* _Task prompt_
Only the lines from the one containing "Looking at this" through the last line below should be written out, exactly and with both ends kept.

======

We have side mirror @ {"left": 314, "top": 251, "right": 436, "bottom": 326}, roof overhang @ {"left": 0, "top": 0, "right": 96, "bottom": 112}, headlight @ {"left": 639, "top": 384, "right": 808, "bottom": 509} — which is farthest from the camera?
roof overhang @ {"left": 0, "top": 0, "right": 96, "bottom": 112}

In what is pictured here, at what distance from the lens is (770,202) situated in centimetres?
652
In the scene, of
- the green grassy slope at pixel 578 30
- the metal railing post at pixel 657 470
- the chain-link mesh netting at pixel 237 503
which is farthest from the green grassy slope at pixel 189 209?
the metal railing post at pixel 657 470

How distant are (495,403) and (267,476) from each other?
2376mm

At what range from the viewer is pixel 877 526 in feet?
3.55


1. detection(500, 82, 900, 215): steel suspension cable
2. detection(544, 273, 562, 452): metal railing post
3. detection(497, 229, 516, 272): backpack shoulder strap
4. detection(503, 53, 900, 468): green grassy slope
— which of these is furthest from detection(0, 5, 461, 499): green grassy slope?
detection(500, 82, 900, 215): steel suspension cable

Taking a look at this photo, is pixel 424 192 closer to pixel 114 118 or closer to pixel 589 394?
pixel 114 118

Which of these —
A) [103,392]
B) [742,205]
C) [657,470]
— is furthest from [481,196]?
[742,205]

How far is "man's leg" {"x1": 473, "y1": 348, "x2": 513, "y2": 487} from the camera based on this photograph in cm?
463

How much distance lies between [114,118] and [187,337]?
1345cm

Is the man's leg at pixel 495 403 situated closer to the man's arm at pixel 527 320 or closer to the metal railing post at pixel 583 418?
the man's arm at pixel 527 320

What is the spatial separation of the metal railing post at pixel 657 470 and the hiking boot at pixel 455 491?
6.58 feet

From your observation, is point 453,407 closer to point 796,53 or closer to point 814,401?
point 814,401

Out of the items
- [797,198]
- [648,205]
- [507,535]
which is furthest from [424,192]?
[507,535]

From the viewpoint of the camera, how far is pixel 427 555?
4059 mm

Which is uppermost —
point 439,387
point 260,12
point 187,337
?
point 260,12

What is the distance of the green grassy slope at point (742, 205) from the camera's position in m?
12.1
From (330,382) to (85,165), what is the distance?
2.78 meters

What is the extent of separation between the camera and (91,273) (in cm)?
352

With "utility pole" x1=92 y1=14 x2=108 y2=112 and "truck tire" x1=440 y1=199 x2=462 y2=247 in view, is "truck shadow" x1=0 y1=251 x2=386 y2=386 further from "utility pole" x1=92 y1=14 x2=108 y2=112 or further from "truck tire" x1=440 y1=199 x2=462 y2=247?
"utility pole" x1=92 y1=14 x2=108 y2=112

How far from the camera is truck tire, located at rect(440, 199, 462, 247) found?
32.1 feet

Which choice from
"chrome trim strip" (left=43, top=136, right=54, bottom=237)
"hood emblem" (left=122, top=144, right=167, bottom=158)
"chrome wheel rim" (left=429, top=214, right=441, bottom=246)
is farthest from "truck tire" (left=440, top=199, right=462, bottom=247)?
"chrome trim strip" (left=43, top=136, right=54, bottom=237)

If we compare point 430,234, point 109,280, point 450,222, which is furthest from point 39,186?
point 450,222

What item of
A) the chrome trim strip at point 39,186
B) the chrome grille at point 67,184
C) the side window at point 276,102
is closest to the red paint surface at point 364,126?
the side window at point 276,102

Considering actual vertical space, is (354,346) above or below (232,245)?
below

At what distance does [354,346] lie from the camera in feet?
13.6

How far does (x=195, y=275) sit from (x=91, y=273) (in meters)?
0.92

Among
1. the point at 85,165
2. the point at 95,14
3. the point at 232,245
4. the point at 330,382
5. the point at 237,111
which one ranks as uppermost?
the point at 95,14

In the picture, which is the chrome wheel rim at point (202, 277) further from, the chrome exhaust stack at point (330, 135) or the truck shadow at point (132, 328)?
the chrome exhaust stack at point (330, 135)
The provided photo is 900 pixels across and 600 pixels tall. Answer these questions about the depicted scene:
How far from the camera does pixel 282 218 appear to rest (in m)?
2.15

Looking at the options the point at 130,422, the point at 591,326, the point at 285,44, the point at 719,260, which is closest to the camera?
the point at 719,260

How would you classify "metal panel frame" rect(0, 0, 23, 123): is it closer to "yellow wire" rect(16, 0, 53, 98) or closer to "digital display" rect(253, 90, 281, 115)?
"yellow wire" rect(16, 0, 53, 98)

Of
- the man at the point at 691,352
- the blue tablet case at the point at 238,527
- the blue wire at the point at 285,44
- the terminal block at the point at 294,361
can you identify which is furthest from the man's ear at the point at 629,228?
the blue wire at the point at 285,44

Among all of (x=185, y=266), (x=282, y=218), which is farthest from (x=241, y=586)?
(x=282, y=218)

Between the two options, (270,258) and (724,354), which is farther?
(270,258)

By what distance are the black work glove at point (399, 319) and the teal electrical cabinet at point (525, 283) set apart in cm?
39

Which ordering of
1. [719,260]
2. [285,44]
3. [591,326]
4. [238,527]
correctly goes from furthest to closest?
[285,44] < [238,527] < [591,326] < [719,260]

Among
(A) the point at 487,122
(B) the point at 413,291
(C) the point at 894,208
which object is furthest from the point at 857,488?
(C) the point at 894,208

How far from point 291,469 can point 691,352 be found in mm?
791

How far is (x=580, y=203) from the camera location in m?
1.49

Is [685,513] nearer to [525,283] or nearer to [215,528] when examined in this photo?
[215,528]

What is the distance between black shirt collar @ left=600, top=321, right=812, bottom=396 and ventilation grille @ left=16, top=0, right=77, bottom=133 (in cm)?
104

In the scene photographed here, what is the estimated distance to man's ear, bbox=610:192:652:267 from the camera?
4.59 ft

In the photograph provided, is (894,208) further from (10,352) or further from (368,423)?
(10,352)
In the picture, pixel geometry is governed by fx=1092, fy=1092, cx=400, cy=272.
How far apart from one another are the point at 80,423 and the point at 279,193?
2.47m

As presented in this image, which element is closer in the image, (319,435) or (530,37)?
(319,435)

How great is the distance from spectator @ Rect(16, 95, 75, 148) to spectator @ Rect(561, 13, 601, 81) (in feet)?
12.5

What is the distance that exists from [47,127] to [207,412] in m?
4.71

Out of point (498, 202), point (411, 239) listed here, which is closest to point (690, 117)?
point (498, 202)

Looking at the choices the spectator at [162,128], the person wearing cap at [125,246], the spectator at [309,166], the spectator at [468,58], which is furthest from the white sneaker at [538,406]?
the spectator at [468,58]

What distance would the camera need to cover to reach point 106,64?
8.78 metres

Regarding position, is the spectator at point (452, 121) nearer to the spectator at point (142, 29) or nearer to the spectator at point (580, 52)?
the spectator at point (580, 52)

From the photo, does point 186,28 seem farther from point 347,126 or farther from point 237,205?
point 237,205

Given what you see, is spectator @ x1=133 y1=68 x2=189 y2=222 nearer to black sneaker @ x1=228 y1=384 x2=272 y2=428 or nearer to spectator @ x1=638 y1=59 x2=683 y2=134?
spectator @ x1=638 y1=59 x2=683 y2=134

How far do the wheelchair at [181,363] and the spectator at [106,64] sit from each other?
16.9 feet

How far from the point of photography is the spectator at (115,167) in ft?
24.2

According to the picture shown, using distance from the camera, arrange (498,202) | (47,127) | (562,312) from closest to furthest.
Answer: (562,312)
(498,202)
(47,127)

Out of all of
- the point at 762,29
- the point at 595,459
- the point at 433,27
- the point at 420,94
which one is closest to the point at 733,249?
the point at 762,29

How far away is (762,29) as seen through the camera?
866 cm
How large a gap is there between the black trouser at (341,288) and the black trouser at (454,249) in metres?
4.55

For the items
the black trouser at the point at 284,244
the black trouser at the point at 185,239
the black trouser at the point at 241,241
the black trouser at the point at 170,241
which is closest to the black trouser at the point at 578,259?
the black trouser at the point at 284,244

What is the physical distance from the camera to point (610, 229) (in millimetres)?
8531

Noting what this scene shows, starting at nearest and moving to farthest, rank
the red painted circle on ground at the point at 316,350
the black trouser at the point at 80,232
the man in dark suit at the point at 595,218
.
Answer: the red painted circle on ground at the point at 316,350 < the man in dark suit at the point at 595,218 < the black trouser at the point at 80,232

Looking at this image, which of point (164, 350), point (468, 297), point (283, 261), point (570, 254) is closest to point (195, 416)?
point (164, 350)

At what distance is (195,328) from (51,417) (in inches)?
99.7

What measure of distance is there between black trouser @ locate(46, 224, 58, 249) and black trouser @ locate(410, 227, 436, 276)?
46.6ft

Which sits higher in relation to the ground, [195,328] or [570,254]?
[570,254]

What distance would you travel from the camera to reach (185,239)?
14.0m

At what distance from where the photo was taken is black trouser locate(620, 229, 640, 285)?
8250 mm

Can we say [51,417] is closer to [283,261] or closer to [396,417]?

======

* _Response_
Looking at this image, which of point (164, 350), point (468, 297), point (283, 261), point (570, 254) is closest to point (195, 416)?
point (164, 350)

At what distance is (195,328) from (51,417) (in inches)?
99.7

What measure of distance is there between black trouser @ locate(46, 224, 58, 249) and black trouser @ locate(410, 227, 436, 276)?
46.6ft

Which sits higher in relation to the ground, [195,328] or [570,254]?
[570,254]

What distance would you travel from the camera to reach (185,239)?
14.0m

At what distance from where the photo was taken is black trouser locate(620, 229, 640, 285)?
8250 mm

Can we say [51,417] is closer to [283,261] or closer to [396,417]?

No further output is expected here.